Le jeune homme débuta ses études à Byzance. Il fréquenta l’université de Byzance où depuis le IXe siècle enseignaient les plus illustres savants. Le programme des études recouvrait les divers domaines de la culture médiévale : après le trivium (grammaire, rhétorique et dialectique), les étudiants abordaient le quadrivium (arithmétique, géométrie, astronomie et musique) avant de se lancer dans l’étude de la philosophie. Pléthon suivit sans doute l’enseignement du diplomate et philosophe platonicien Kydonès qui a dispensé ses conseils successivement auprès de Jean VI Cantacuzène, Jean V Paléologue et Manuel II Paléologue. Tout récemment, à la fin du XIIIe siècle, l’université avait été réorganisée par le grand érudit Métochite déjà cité. La principale caractéristique de cette École était son indépendance à l’égard de la religion : on y prodiguait un enseignement laïque et les auteurs païens de l’Antiquité y jouissaient d’un statut supérieur aux théologiens de l’orthodoxie. Platon en particulier y était mis à l’honneur. On lisait et commentait les tragiques, les orateurs, les philosophes, les poètes, les historiens de l’âge classique. Pléthon en fut marqué pour le restant de ses jours. L’université de Byzance fut son Alma Mater.

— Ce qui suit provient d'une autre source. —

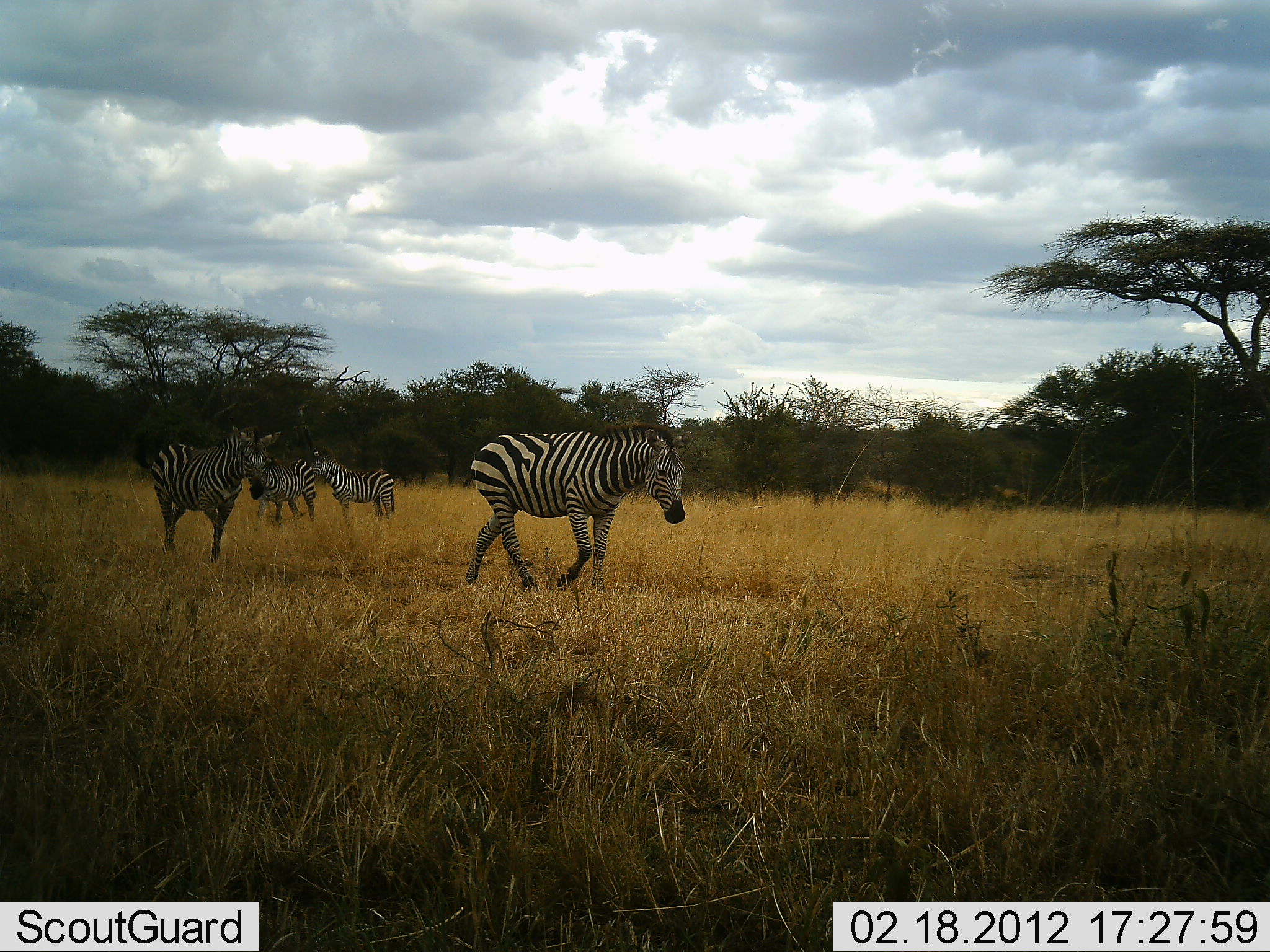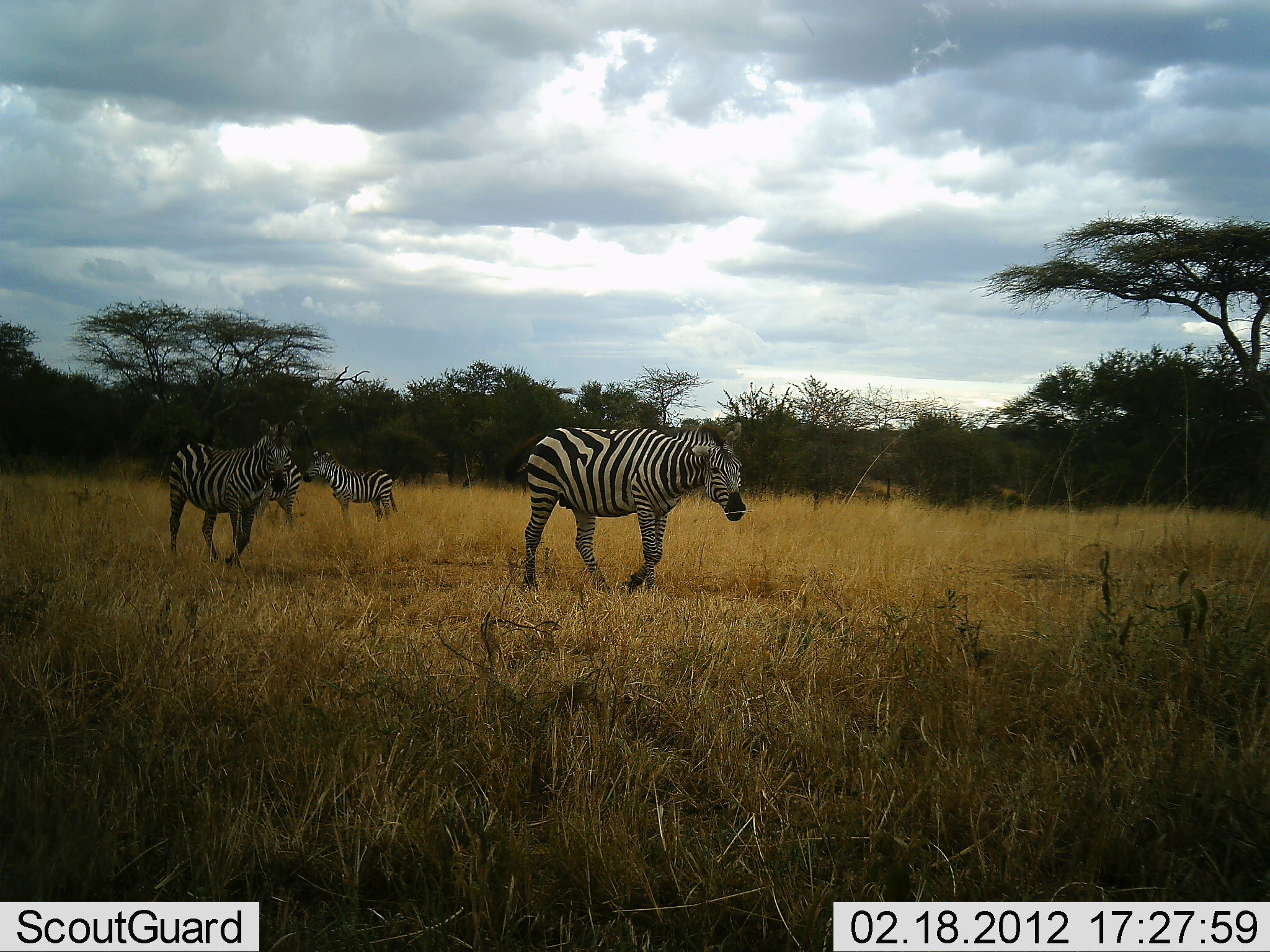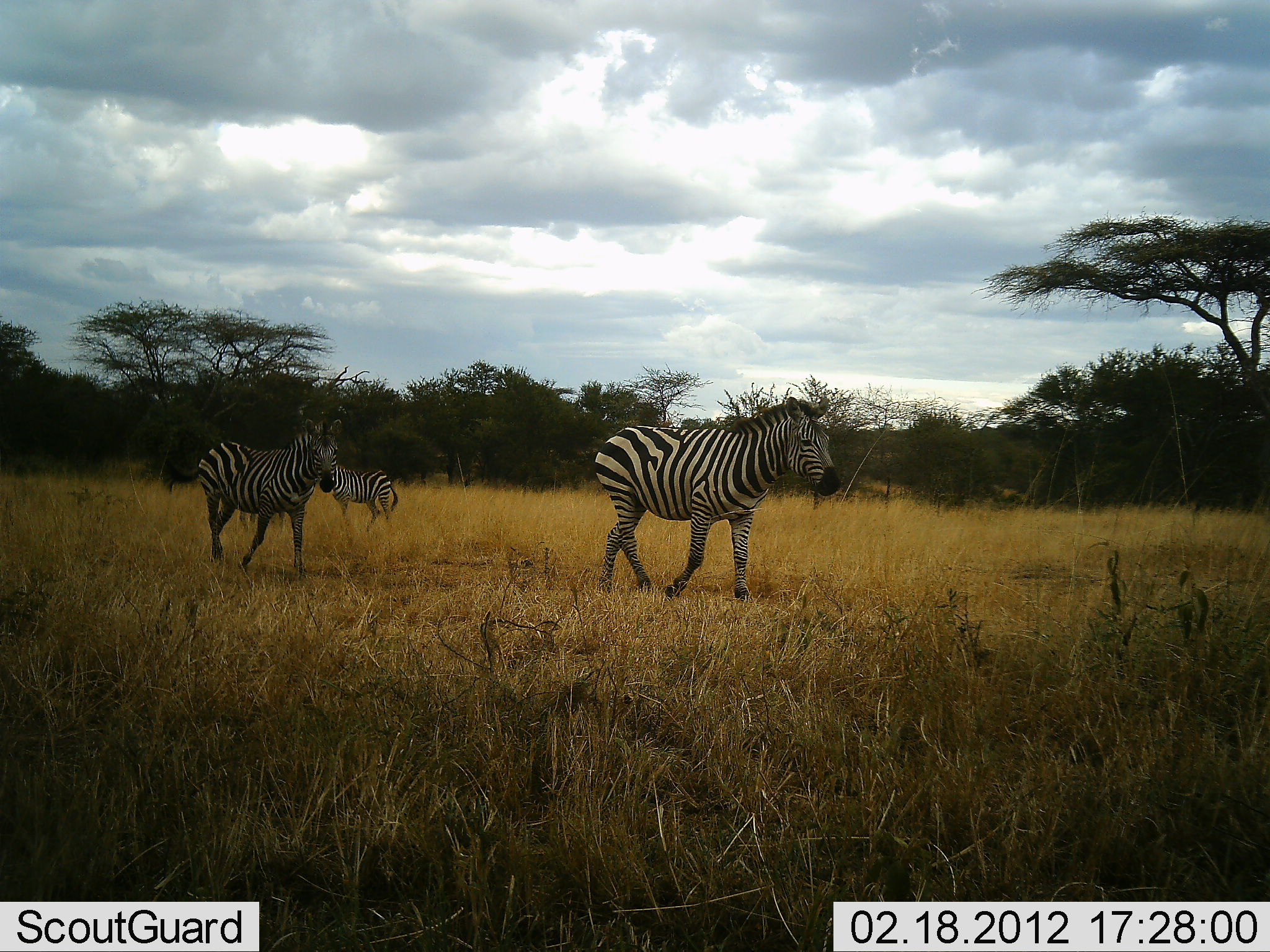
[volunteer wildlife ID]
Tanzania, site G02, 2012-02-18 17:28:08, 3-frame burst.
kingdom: Animalia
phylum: Chordata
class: Mammalia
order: Perissodactyla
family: Equidae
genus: Equus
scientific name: Equus quagga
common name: plains zebra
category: zebra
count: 4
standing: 52%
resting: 0%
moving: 96%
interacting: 0%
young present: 4%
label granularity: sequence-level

Comme le faisaient de nombreux jeunes intellectuels, Pléthon poursuivit ses études à Andrinople en Thrace (actuelle Edirne). Scholarios, son disciple devenu son adversaire, affirme que Pléthon « avait fui sa patrie pour se rendre à la cour des barbares », ce qui, à ses yeux, était en somme un signe annonciateur de son futur abandon de la doctrine chrétienne. Juifs, chrétiens et musulmans enseignaient dans ce centre culturel de premier ordre situé à la frontière de la Grèce et de la Bulgarie. Tout récemment, vraisemblablement en 1369, Andrinople avait été conquise par le sultan Mourad Ier, petit-fils d’Osman-Uthman (le fondateur éponyme des Ottomans) et était devenue la capitale de l’émirat ottoman, ce qu’elle resta jusqu’à la chute de Byzance en 1453. Le sultan aimait s’entourer de savants qui étudiaient toutes les matières à la mode, en particulier la science des Perses et la doctrine de Zoroastre.

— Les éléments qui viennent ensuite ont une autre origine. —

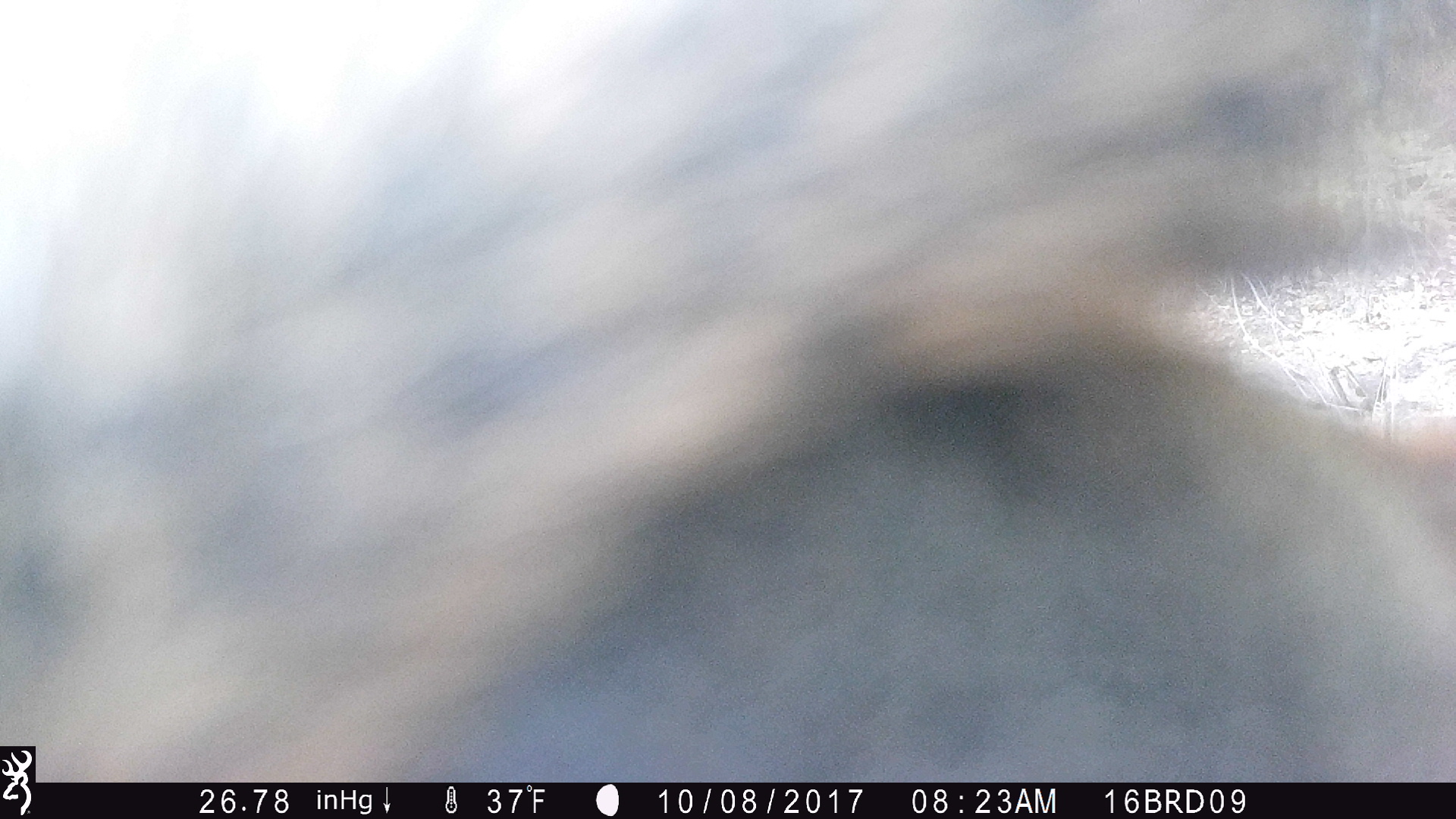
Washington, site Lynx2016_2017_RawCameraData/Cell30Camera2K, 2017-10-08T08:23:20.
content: unidentified animal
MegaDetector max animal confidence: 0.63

La culture à Andrinople était comme la population de la ville : un mélange cosmopolite. Pléthon y suivit l’enseignement d’un certain Élisée (Elissaios en grec), un Juif dont on ne sait à peu près rien si ce n’est qu’il était versé dans les sciences occultes et sans doute aussi dans la philosophie musulmane (la falsafa) et qu’il termina brûlé vif. Était-ce en tant qu’hérétique livré au bûcher – un supplice peu pratiqué à Byzance et inconnu chez les Turcs – ou plutôt dans un incendie accidentel ? Toujours est-il que c’est auprès de ce maître que Pléthon étudia les commentaires arabes et juifs d’Aristote, la kabbale ainsi que le zoroastrisme qui allait le fasciner durant toute sa vie. Poursuivant son persiflage, Scholarios prétend qu’Élisée n’était juif qu’en apparence et qu’en réalité il était polythéiste, ce qui sous sa plume acerbe signifie sans doute néo-platonicien. D’aucuns estiment qu’il fut peut-être un disciple de Sohrawardi, ce Perse du XIIe siècle qui voulut fondre en une seule et même philosophie mystique l’héritage zoroastrien, la philosophie néo-platonicienne et la révélation islamique.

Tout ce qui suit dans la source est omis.